# What is required
Reproduce the records precisely. Every line should be included.

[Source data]
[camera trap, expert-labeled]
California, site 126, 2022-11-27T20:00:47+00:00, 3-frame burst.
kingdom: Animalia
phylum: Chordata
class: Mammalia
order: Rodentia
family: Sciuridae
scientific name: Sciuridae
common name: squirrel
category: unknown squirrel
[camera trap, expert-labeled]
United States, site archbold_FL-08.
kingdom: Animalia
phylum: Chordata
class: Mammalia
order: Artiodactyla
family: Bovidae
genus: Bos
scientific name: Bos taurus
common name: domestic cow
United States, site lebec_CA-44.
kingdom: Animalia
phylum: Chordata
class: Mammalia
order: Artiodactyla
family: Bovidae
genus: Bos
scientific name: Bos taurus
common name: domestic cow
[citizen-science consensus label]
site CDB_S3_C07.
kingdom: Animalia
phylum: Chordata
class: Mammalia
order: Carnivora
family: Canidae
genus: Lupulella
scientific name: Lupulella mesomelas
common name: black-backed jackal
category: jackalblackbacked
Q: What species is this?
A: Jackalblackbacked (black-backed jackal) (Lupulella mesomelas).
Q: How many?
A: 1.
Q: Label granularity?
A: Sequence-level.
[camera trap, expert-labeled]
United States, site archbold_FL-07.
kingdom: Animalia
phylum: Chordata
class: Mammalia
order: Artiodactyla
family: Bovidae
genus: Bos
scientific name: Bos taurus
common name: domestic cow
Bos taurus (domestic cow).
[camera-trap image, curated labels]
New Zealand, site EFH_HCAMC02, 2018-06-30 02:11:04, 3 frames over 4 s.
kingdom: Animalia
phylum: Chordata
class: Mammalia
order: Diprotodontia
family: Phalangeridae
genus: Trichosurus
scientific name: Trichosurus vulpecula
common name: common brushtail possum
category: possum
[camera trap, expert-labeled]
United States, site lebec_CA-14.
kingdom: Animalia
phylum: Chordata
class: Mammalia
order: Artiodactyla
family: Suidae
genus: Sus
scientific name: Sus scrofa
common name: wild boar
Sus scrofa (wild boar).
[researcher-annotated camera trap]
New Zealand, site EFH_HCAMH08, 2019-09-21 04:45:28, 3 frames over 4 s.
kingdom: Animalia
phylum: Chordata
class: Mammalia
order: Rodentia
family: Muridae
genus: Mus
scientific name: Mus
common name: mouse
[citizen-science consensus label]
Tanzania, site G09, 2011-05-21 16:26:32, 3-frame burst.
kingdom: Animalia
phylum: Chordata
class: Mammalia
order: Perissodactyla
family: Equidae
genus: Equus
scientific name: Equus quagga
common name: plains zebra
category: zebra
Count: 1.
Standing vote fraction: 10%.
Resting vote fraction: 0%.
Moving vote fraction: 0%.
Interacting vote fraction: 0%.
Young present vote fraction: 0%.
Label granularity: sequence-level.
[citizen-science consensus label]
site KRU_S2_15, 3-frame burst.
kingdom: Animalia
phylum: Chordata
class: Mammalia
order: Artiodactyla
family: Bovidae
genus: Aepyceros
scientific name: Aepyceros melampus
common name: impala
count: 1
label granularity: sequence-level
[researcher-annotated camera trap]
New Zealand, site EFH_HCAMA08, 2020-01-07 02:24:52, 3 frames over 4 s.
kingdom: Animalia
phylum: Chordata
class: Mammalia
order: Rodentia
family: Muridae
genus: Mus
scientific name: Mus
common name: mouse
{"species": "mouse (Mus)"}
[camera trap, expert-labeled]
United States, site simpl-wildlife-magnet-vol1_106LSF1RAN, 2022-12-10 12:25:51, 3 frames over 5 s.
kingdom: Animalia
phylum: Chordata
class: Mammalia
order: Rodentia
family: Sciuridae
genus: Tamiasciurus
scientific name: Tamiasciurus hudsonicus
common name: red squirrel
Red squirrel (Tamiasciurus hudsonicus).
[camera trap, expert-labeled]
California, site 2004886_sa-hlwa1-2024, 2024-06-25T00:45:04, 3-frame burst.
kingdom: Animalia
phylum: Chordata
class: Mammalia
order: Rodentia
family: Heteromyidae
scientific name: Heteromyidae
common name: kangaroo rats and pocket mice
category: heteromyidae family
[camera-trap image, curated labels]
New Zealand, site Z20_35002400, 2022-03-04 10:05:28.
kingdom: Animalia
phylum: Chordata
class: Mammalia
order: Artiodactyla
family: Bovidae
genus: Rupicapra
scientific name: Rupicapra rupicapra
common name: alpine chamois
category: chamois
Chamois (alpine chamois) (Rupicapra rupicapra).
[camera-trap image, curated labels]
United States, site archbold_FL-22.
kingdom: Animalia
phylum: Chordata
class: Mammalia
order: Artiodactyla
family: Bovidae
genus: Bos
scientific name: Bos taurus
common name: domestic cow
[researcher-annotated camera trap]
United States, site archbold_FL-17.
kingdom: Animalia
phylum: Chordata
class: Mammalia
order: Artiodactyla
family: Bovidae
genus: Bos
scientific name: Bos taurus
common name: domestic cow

# Exercise output
[camera trap, expert-labeled]
California, site 126, 2022-11-27T20:00:47+00:00, 3-frame burst.
kingdom: Animalia
phylum: Chordata
class: Mammalia
order: Rodentia
family: Sciuridae
scientific name: Sciuridae
common name: squirrel
category: unknown squirrel
[camera trap, expert-labeled]
United States, site archbold_FL-08.
kingdom: Animalia
phylum: Chordata
class: Mammalia
order: Artiodactyla
family: Bovidae
genus: Bos
scientific name: Bos taurus
common name: domestic cow
United States, site lebec_CA-44.
kingdom: Animalia
phylum: Chordata
class: Mammalia
order: Artiodactyla
family: Bovidae
genus: Bos
scientific name: Bos taurus
common name: domestic cow
[citizen-science consensus label]
site CDB_S3_C07.
kingdom: Animalia
phylum: Chordata
class: Mammalia
order: Carnivora
family: Canidae
genus: Lupulella
scientific name: Lupulella mesomelas
common name: black-backed jackal
category: jackalblackbacked
Q: What species is this?
A: Jackalblackbacked (black-backed jackal) (Lupulella mesomelas).
Q: How many?
A: 1.
Q: Label granularity?
A: Sequence-level.
[camera trap, expert-labeled]
United States, site archbold_FL-07.
kingdom: Animalia
phylum: Chordata
class: Mammalia
order: Artiodactyla
family: Bovidae
genus: Bos
scientific name: Bos taurus
common name: domestic cow
Bos taurus (domestic cow).
[camera-trap image, curated labels]
New Zealand, site EFH_HCAMC02, 2018-06-30 02:11:04, 3 frames over 4 s.
kingdom: Animalia
phylum: Chordata
class: Mammalia
order: Diprotodontia
family: Phalangeridae
genus: Trichosurus
scientific name: Trichosurus vulpecula
common name: common brushtail possum
category: possum
[camera trap, expert-labeled]
United States, site lebec_CA-14.
kingdom: Animalia
phylum: Chordata
class: Mammalia
order: Artiodactyla
family: Suidae
genus: Sus
scientific name: Sus scrofa
common name: wild boar
Sus scrofa (wild boar).
[researcher-annotated camera trap]
New Zealand, site EFH_HCAMH08, 2019-09-21 04:45:28, 3 frames over 4 s.
kingdom: Animalia
phylum: Chordata
class: Mammalia
order: Rodentia
family: Muridae
genus: Mus
scientific name: Mus
common name: mouse
[citizen-science consensus label]
Tanzania, site G09, 2011-05-21 16:26:32, 3-frame burst.
kingdom: Animalia
phylum: Chordata
class: Mammalia
order: Perissodactyla
family: Equidae
genus: Equus
scientific name: Equus quagga
common name: plains zebra
category: zebra
Count: 1.
Standing vote fraction: 10%.
Resting vote fraction: 0%.
Moving vote fraction: 0%.
Interacting vote fraction: 0%.
Young present vote fraction: 0%.
Label granularity: sequence-level.
[citizen-science consensus label]
site KRU_S2_15, 3-frame burst.
kingdom: Animalia
phylum: Chordata
class: Mammalia
order: Artiodactyla
family: Bovidae
genus: Aepyceros
scientific name: Aepyceros melampus
common name: impala
count: 1
label granularity: sequence-level
[researcher-annotated camera trap]
New Zealand, site EFH_HCAMA08, 2020-01-07 02:24:52, 3 frames over 4 s.
kingdom: Animalia
phylum: Chordata
class: Mammalia
order: Rodentia
family: Muridae
genus: Mus
scientific name: Mus
common name: mouse
{"species": "mouse (Mus)"}
[camera trap, expert-labeled]
United States, site simpl-wildlife-magnet-vol1_106LSF1RAN, 2022-12-10 12:25:51, 3 frames over 5 s.
kingdom: Animalia
phylum: Chordata
class: Mammalia
order: Rodentia
family: Sciuridae
genus: Tamiasciurus
scientific name: Tamiasciurus hudsonicus
common name: red squirrel
Red squirrel (Tamiasciurus hudsonicus).
[camera trap, expert-labeled]
California, site 2004886_sa-hlwa1-2024, 2024-06-25T00:45:04, 3-frame burst.
kingdom: Animalia
phylum: Chordata
class: Mammalia
order: Rodentia
family: Heteromyidae
scientific name: Heteromyidae
common name: kangaroo rats and pocket mice
category: heteromyidae family
[camera-trap image, curated labels]
New Zealand, site Z20_35002400, 2022-03-04 10:05:28.
kingdom: Animalia
phylum: Chordata
class: Mammalia
order: Artiodactyla
family: Bovidae
genus: Rupicapra
scientific name: Rupicapra rupicapra
common name: alpine chamois
category: chamois
Chamois (alpine chamois) (Rupicapra rupicapra).
[camera-trap image, curated labels]
United States, site archbold_FL-22.
kingdom: Animalia
phylum: Chordata
class: Mammalia
order: Artiodactyla
family: Bovidae
genus: Bos
scientific name: Bos taurus
common name: domestic cow
[researcher-annotated camera trap]
United States, site archbold_FL-17.
kingdom: Animalia
phylum: Chordata
class: Mammalia
order: Artiodactyla
family: Bovidae
genus: Bos
scientific name: Bos taurus
common name: domestic cow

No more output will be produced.